● What to work on
From the entries below, copy out every line with "frames" in it.

==== Record set

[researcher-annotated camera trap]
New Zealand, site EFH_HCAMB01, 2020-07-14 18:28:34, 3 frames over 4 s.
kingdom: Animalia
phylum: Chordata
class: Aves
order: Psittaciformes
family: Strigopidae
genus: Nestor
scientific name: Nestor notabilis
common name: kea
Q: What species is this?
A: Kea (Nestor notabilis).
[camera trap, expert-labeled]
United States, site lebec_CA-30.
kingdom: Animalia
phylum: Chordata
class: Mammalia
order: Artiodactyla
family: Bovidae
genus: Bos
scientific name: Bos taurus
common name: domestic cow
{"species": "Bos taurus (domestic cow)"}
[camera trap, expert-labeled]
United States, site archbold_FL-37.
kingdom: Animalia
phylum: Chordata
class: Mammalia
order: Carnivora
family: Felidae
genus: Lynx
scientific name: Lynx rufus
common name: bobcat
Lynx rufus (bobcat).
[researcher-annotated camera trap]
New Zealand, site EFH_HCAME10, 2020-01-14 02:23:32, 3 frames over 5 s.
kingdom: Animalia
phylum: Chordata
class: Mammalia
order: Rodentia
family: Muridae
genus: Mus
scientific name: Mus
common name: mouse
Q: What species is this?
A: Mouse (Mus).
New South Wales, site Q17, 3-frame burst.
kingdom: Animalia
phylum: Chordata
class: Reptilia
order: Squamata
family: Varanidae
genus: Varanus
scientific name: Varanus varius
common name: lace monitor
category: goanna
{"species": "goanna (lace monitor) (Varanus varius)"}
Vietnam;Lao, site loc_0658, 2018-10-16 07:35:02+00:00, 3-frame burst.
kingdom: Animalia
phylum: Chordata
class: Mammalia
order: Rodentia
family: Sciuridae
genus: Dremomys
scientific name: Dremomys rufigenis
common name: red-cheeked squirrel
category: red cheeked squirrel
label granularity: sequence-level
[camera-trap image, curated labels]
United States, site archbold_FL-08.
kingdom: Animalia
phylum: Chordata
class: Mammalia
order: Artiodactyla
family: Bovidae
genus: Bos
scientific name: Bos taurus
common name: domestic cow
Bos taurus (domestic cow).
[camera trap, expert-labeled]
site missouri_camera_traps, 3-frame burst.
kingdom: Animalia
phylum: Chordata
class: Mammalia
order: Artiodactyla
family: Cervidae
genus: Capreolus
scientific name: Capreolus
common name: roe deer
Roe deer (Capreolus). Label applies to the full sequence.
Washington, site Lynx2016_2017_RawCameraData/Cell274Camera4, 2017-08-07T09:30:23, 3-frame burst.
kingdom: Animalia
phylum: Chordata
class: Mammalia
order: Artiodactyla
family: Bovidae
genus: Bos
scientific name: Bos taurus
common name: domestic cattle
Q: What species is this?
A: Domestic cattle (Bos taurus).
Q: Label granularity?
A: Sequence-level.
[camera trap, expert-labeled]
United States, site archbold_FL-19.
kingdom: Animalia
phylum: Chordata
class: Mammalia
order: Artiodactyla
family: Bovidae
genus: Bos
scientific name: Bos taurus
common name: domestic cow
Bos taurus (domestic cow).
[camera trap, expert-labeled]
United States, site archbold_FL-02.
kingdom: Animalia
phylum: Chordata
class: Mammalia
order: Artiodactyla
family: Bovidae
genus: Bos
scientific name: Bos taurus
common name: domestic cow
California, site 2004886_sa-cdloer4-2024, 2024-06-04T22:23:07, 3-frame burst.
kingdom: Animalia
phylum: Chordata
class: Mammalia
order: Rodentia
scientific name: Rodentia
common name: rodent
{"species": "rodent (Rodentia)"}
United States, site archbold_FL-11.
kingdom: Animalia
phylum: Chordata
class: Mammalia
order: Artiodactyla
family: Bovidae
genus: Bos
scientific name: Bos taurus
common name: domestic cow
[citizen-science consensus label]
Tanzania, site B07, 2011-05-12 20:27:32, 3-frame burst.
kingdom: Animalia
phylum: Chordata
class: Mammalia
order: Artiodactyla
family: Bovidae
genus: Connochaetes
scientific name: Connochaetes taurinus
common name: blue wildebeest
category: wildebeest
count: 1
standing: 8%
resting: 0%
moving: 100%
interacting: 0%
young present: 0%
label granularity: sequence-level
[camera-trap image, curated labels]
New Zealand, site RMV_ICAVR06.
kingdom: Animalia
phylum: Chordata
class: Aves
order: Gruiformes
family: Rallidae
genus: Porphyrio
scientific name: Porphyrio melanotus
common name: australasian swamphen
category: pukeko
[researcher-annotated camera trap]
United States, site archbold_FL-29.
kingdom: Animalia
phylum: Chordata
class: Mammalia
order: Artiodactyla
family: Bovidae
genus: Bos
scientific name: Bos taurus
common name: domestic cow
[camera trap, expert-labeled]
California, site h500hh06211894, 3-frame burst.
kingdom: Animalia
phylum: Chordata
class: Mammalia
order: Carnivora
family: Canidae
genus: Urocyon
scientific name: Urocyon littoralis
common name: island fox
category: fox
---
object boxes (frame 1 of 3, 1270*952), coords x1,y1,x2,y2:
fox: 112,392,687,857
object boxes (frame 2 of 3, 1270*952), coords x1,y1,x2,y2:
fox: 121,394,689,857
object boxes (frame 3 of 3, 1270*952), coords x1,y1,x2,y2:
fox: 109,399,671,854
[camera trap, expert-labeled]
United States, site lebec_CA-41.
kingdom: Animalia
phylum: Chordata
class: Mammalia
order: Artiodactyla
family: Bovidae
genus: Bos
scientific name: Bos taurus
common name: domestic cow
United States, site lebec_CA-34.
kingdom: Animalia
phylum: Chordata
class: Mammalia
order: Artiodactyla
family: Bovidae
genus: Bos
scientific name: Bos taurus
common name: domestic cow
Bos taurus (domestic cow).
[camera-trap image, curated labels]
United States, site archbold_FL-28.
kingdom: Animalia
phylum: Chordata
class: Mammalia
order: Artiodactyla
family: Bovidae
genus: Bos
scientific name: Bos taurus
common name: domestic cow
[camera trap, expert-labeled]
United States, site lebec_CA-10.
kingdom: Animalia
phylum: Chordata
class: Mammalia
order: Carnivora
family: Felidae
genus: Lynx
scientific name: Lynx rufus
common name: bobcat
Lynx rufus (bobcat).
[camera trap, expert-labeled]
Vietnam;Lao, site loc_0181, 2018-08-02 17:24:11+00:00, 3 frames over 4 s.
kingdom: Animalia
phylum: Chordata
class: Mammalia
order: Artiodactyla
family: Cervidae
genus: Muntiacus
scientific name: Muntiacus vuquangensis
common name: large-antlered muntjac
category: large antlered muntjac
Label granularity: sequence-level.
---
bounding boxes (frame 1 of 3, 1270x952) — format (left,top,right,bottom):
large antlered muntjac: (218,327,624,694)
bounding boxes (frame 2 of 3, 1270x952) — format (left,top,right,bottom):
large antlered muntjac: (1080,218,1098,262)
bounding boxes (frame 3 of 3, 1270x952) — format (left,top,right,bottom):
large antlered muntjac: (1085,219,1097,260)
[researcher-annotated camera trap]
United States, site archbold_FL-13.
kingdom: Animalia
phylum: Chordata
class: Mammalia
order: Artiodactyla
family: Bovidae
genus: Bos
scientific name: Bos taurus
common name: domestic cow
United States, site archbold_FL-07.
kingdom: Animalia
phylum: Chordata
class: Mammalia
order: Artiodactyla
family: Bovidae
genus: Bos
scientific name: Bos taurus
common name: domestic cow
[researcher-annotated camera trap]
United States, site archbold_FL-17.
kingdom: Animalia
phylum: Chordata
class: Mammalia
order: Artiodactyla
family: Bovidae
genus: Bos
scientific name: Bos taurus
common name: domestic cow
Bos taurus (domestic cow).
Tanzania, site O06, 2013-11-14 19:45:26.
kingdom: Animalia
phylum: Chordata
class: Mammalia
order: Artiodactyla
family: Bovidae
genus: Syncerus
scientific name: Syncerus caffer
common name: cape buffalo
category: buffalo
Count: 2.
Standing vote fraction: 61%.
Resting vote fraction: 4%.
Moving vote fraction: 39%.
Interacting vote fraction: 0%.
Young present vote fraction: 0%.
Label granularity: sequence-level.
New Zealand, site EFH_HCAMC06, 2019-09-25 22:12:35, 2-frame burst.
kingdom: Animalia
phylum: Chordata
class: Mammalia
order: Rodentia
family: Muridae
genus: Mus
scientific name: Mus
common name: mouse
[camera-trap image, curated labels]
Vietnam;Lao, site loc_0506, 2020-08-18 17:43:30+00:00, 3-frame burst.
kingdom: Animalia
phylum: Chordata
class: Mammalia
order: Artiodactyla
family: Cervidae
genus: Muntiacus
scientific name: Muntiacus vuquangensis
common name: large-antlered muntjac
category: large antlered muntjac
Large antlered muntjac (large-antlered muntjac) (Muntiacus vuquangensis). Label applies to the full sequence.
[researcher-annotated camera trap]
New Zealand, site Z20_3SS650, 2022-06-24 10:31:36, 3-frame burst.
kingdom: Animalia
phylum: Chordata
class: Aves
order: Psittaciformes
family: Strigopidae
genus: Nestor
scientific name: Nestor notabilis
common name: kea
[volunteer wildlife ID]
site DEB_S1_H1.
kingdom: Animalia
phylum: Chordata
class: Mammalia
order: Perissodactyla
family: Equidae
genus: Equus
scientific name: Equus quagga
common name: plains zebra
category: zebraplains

========

● Answer box
New Zealand, site EFH_HCAMB01, 2020-07-14 18:28:34, 3 frames over 4 s.
New Zealand, site EFH_HCAME10, 2020-01-14 02:23:32, 3 frames over 5 s.
Vietnam;Lao, site loc_0181, 2018-08-02 17:24:11+00:00, 3 frames over 4 s.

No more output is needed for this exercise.